La battaglia ha un senso sia per garantire pienamente la sicurezza delle autostrade, sia per riportare le tariffe a livelli ragionevoli,  sia per un interesse puramente economico perche le autostrade _ che sono un bene pubblico_ hanno un enorme flusso di cassa e fanno utili.

Se si è arrivati a questo, va pure detto, è colpa anche di come i gestori autostradali, o almeno alcuni di loro, si sono comportati in questi anni. Concessionarie di servizi pubblici, di opere in larghissima parte costruite con fondi pubblici e già ampiamente ripagate dagli italiani con i pedaggi , hanno guardato troppo al profitto.

Basti ricordare quanto sostenuto nell’audizione del 11 giugno 2015 davanti alla commissione Ambiente e Lavori Pubblici della Camera dal capo servizio di struttura ecomica di Bankitalia, Paolo Sestito, che non è certo un un esponente NIMBY.  “Le vigenti concessioni, tutte rinnovate senza passaggio per una gara pubblica _ disse Sestito _ si caratterizzano per durate residue estremamente lunghe. La dinamica effettiva delle tariffe ha superato quella dell’inflazione e consentito livelli elevati di redditività ai concessionari. Ogni chilometro di autostrada a pedaggio genera annualmente in Italia ricavi medi per oltre 1,1 milioni di euro: 300 mila euro destinati allo Stato e 850 mila alle concessionarie. Queste ultime sono anche i principali beneficiari dei ricavi da sub-concessioni e da altre attività commerciali svolte sulla rete autostradale.Negli ultimi venti anni i ricavi delle concessionarie sono più che raddoppiati, passando da 2,5 miliardi di euro nel 1993 a oltre 6,5 miliardi nel 2012. Tale crescita è prevalentemente da attribuire alla dinamica delle tariffe unitarie, cresciute più della dinamica generale dei prezzi”. E infatti: dal 2000 al 2017 l’inflazione è stata del 34,4%, l’aumento delle tariffe del 46,8% .

● **Richieste**
1 – Secondo il testo sulle concessioni autostradali, di quanto sono aumentate le tariffe dal 2000 al 2017?
2 – Scrivi il seguito del testo sulle concessioni autostradali, partendo dopo la sua ultima frase.

● **Informazioni estratte**

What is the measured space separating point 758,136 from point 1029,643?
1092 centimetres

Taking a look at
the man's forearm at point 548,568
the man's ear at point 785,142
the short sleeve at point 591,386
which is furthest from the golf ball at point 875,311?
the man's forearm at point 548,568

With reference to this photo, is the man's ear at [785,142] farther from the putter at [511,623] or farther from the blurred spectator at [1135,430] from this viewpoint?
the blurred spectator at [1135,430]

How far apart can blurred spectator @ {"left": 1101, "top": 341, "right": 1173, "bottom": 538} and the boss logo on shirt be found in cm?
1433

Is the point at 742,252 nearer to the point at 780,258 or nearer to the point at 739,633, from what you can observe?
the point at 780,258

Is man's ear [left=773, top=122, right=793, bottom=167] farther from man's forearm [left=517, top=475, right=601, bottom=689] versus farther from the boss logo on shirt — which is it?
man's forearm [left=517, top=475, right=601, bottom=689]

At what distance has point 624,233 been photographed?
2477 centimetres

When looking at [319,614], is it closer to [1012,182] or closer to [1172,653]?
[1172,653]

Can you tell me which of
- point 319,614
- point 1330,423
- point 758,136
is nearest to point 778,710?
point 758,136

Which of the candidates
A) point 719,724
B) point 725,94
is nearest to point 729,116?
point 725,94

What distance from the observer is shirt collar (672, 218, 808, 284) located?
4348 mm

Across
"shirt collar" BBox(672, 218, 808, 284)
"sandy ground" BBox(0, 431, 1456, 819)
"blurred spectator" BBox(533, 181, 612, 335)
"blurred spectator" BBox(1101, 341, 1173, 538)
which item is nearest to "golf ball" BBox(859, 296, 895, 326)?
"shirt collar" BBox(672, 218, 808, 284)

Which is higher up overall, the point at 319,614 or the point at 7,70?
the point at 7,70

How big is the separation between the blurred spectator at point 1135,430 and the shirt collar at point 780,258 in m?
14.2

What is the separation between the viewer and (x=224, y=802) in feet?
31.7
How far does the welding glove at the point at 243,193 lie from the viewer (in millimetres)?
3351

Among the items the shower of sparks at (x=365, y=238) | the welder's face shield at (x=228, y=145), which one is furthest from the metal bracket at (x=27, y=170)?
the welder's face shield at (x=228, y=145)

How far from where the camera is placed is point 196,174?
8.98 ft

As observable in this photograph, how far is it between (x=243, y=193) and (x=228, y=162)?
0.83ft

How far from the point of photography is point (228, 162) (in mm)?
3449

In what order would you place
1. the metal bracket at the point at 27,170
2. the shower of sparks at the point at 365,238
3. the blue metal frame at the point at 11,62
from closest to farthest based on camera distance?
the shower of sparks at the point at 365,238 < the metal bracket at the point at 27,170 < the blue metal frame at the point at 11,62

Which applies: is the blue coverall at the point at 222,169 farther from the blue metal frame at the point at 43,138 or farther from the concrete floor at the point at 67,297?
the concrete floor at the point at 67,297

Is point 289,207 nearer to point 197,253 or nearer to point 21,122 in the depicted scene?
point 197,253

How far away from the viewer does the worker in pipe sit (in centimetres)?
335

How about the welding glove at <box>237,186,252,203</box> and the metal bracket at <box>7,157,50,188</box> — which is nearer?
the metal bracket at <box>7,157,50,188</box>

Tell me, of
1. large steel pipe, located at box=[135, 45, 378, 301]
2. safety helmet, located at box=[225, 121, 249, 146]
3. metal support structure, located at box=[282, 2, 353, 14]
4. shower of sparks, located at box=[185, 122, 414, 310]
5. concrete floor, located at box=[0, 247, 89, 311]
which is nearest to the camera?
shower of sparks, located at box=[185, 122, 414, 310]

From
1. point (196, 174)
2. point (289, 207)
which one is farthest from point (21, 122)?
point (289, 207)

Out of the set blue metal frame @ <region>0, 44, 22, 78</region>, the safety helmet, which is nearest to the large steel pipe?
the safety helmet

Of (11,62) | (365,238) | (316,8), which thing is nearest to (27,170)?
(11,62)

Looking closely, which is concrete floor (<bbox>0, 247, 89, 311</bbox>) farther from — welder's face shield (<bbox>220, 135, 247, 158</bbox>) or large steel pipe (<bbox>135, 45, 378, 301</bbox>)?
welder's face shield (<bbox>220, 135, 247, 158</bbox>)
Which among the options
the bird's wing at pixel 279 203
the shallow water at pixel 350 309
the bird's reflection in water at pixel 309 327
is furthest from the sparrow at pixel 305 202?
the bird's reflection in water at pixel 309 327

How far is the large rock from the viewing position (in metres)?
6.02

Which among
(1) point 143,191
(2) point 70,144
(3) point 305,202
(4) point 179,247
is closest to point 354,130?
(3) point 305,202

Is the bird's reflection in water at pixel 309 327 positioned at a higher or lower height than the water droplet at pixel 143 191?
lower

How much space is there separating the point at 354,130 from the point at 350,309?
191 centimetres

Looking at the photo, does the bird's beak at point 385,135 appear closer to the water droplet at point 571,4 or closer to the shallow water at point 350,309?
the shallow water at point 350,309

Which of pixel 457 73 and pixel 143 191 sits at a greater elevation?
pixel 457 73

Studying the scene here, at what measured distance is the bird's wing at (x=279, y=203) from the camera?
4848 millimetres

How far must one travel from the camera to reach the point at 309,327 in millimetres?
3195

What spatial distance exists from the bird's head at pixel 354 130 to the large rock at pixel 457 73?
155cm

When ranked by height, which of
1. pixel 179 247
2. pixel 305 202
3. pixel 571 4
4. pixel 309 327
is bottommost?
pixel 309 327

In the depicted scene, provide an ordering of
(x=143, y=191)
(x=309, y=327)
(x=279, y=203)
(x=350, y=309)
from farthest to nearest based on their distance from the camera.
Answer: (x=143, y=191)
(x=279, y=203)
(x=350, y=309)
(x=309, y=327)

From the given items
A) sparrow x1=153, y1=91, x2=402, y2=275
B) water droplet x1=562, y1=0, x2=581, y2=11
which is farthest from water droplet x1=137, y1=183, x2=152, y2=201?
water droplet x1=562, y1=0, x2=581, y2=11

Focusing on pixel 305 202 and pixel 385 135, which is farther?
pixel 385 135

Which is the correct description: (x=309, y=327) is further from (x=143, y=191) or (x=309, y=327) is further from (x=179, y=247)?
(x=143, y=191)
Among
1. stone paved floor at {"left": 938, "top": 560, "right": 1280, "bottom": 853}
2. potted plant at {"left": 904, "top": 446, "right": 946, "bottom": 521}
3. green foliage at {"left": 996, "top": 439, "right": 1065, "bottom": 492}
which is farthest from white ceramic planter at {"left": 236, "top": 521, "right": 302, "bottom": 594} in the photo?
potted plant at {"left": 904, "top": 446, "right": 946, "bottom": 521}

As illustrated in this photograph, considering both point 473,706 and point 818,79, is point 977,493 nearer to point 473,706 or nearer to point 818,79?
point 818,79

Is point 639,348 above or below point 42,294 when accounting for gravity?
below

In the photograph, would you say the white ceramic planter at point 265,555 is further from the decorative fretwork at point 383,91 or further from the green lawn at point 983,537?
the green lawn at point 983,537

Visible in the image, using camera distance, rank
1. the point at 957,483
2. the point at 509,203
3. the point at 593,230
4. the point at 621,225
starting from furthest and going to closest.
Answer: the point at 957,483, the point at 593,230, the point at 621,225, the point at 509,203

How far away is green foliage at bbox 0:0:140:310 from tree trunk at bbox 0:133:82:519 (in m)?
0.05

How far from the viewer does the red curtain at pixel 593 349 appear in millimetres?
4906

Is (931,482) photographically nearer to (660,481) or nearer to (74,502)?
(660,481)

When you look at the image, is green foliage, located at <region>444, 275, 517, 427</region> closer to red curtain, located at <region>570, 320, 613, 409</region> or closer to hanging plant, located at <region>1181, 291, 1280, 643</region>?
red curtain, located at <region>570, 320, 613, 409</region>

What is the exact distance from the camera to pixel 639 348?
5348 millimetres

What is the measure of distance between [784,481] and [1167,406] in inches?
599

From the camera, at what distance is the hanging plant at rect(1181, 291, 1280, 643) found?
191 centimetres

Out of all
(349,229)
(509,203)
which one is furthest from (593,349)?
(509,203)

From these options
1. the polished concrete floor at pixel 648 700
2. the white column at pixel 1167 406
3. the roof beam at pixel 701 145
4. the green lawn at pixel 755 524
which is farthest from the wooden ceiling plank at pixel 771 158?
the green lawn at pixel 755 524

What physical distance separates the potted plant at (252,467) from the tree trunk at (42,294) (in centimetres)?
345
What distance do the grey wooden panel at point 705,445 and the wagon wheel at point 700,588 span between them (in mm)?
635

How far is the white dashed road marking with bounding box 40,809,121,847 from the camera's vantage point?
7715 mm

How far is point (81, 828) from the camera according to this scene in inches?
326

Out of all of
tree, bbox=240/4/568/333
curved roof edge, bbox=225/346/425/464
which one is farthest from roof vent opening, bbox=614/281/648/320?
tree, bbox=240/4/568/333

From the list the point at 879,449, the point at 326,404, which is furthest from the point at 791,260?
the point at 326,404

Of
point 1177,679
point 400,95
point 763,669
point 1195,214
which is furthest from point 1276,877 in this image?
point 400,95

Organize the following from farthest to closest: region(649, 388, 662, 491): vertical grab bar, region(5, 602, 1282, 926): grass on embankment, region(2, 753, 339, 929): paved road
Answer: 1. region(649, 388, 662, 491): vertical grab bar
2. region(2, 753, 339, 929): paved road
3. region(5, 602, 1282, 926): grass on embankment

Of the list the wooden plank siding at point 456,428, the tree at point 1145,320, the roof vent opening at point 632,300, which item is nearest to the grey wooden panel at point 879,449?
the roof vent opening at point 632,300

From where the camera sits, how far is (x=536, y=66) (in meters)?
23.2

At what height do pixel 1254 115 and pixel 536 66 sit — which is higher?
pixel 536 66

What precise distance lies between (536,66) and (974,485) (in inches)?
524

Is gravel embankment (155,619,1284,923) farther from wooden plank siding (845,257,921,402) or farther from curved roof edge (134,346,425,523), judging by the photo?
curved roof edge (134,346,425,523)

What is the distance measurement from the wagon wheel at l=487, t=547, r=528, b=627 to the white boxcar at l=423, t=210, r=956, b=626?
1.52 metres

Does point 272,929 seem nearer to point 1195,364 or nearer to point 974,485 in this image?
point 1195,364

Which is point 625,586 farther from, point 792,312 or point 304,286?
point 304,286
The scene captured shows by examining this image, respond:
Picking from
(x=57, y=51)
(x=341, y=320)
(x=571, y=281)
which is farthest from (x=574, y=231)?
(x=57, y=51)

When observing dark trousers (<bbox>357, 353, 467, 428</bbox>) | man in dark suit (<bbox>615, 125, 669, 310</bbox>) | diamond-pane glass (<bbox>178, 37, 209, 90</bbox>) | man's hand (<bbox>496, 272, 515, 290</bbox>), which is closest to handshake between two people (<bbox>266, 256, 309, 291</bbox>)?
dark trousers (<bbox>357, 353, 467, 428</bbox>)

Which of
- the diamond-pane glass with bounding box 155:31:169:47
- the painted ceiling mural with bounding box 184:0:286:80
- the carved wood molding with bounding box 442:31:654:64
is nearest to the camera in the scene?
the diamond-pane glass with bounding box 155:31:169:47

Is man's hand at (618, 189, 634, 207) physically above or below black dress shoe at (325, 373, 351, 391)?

● **Risposte fornite**
1 – Le tariffe sono aumentate del 46,8%.

2 –
In altre parole le concessionarie hanno fatto un sacco di soldi e senza gare pubbliche che prevedessero alla fine della concessione, una concessione di durata ragionevole, un ritorno dell’opera allo Stato. E senza che ci fossero obblighi chiari di investimento nelle infrastrutture stesse. Non a caso le concessioni sono state per decenni _ inconcepibile! _ secretate e solo a febbraio il ministro Delrio le rese pubbliche. Potete (finalmente) trovarle QUI nel sito del Ministero delle Infrastrutture e dei Trasporti.  Mancano solo alcuni allegati, ancra secretati. Ma il grosso è già pubblico.

Autostrade per l’Italia _ la concessionaria più importante e nel mirino oggi per il crollo di Genova _ sostiene però di aver fatto investimenti cospiqui. Che si siano stati, è indubbio, sul cospiqui si può discutere. Il problema è: sono anche stati adeguati a quanto incassato? Perchè delle due l’una, o sono stati inadeguati o i pedaggi sono stati troppo alti.

Vediamo cosa scrive Autostrade per l’Italia nella sua relazione finanziaria 2017. I ricavi operativi del 2017 sono pari a 3.621 milioni di euro e si incrementano di 94 milioni dieuro rispetto al 2016 (3.527 milioni di euro). “Ricavi da pedaggio” sono pari a 3.321 milioni di euro, con un incremento di 99 milioni di euro rispetto al 2016 (3.222 milioni di euro). Il Margine operativo lordo (EBITDA), è pari a 2.308 milioni di euro, si incrementa di 65 milionidi euro rispetto al 2016 (2.243 milioni di euro). “L’utile dell’esercizio pari a 1.042 milioni di euro, si incrementa di 112 milioni di euro (+12%) rispetto al 2016 (930 milioni di euro); su base omogenea l’utile dell’esercizio si incrementa di 53 milioni di euro (+6%) rispetto al 2016″. Quindi agli azionisti va poco più di un MILIARDO di euro netto.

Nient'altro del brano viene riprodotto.